Sec. 4. (a) A credit to which a taxpayer is entitled under this chapter shall be applied against taxes owed by the taxpayer in the following order:
        (1) First, against the taxpayer's adjusted gross income tax liability (IC 6-3-1 through IC 6-3-7) for the taxable year.
        (2) Second, against the taxpayer's insurance premiums tax liability (IC 27-1-18-2) for the taxable year.
        (3) Third, against the taxpayer's financial institutions tax liability (IC 6-5.5) for the taxable year.
    (b) If the tax paid by the taxpayer under a tax provision listed in subsection (a) is a credit against the liability or a deduction in determining the tax base under another Indiana tax provision, the credit or deduction shall be computed without regard to the credit to which a taxpayer is entitled under this chapter.
As added by P.L.51-1984, SEC.1. Amended by P.L.80-1989, SEC.9; P.L.192-2002(ss), SEC.98.

IC 6-3.1-7-5
Claiming of credit on annual state tax return
    
Sec. 5. To receive the credit provided by this chapter, a taxpayer must claim the credit on his annual state tax return or returns in the manner prescribed by the department.

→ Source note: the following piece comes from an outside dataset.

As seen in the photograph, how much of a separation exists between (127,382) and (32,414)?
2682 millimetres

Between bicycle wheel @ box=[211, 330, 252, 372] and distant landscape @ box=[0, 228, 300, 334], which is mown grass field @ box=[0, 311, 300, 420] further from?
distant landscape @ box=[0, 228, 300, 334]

The taxpayer shall submit to the department all information that the department determines is necessary for the calculation of the credit provided by this chapter and for the determination of whether a loan is a qualified loan.
As added by P.L.51-1984, SEC.1.

IC 6-3.1-7-6
Disallowance of credit
    
Sec. 6. (a) If the department determines that the proceeds from a loan are used for a purpose other than the purpose stated at the time a credit was claimed under this chapter for interest on that loan, and if that stated purpose caused the department to designate the loan as a qualified loan, then the department shall disallow the credit allowed under this chapter for interest on that loan.
    (b) A taxpayer shall pay to the department the amount of any credit disallowed under this section.
As added by P.L.51-1984, SEC.1.

IC 6-3.1-7-7
Tax credit report
    
Sec. 7. The department shall annually compile and report to the Indiana economic development corporation the following information:
        (1) The number of tax credits claimed under this chapter for returns processed during the preceding state fiscal year.
        (2) The total amount of the claims for tax credits described in subdivision (1).
        (3) For each enterprise zone, the number and amount of the

claims for tax credits described in subdivision (1) that are attributable to loans made to businesses located in the enterprise zone.